Wie bringt sich die gGmbH mit ein?
"Wir sind eine gemeinnützige Gesellschaft, das heißt wir haben keine Gewinnerzielungsabsicht", sagte Zugsbradl. Die gGmbH hat das Schulkonzept erstellt und nimmt die Instandsetzung des Schulgebäudes in die Hand. Wenn sich Kliniken einen Schulplatz gesichert haben, müssen sie sich organisatorisch um nichts kümmern, so der Gesellschafter weiter. Langfristiges Ziel sei es, dass die ortsansässigen Reha- und Fachkliniken in Stadt und Landkreis Bad Kissingen Nachwuchskräfte erhalten, diese praktisch ausbilden und langfristig an sich binden können.

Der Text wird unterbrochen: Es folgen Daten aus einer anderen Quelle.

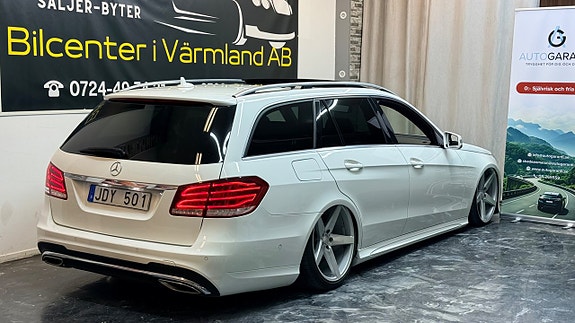 Mercedes-Benz E220 12 of 22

Müssen die Schülerinnen und Schüler Schulgeld bezahlen?
Wer in der Berufsfachschule eine Ausbildung machen will, muss kein Schulgeld zahlen, sagte Gesellschafter Blaßdörfer. Durch den Gesundheitsbonus des bayerischen Kultusministeriums entfällt dieser an Berufsfachschulen anderer Bundesländer obligatorische monatliche Beitrag. Das heißt, die Träger solcher privaten Berufsfachschulen können einen Klassenzuschuss erhalten, wenn sie auf die Erhebung von zusätzlichem Schulgeld verzichten. Es wird lediglich eine Verwaltungsgebühr erhoben.
Gibt es schon Interessentinnen und Interessenten?
Schon vor der offiziellen Ankündigung der geplanten Berufsfachschule für Therapieberufe in Bad Kissingen liegen 13 Interessenbekundungen von Schülerinnen und Schülern für die Ausbildung an der neuen Einrichtung in Bad Kissingen vor, sagte Blaßdörfer. Natürlich hoffe man auf weitere Interessentinnen und Interessenten. Berufsfachschulen dieser Art gibt es unter anderem in Bad Neustadt, Schweinfurt, Würzburg und Fulda, sagte Blaßdörfer. Man habe versucht, eine Kooperation mit der Schule am Campus in Bad Neustadt anzustoßen. Aber es habe "kein Interesse" gegeben.
Wie wichtig ist die Einrichtung für den Gesundheitsstandort Bad Kissingen?
"Es ist ein herausragendes Konzept", sagte Oberbürgermeister Dirk Vogel beim Pressegespräch. Stolz zeigte er sich über die insgesamt 17 Reha-Kliniken in der Kurstadt – seiner Ansicht nach sei das "in Deutschland schwer zu finden".
Man stehe freilich im Wettbewerb mit anderen Städten, wenn es darum geht, Fachkräfte zu finden. Im städtischen Arbeitskreis für Heilberufe habe man schon lange über Lösungen nachgedacht. Jetzt gebe es mit der neuen Gesellschaft nicht nur eine Idee, sondern sogar ein Konzept, das umgesetzt wird, so Vogel weiter. "Die Berufsfachschule stellt einen Riesenbeitrag zum Gesundheitsstandort Bad Kissingen dar."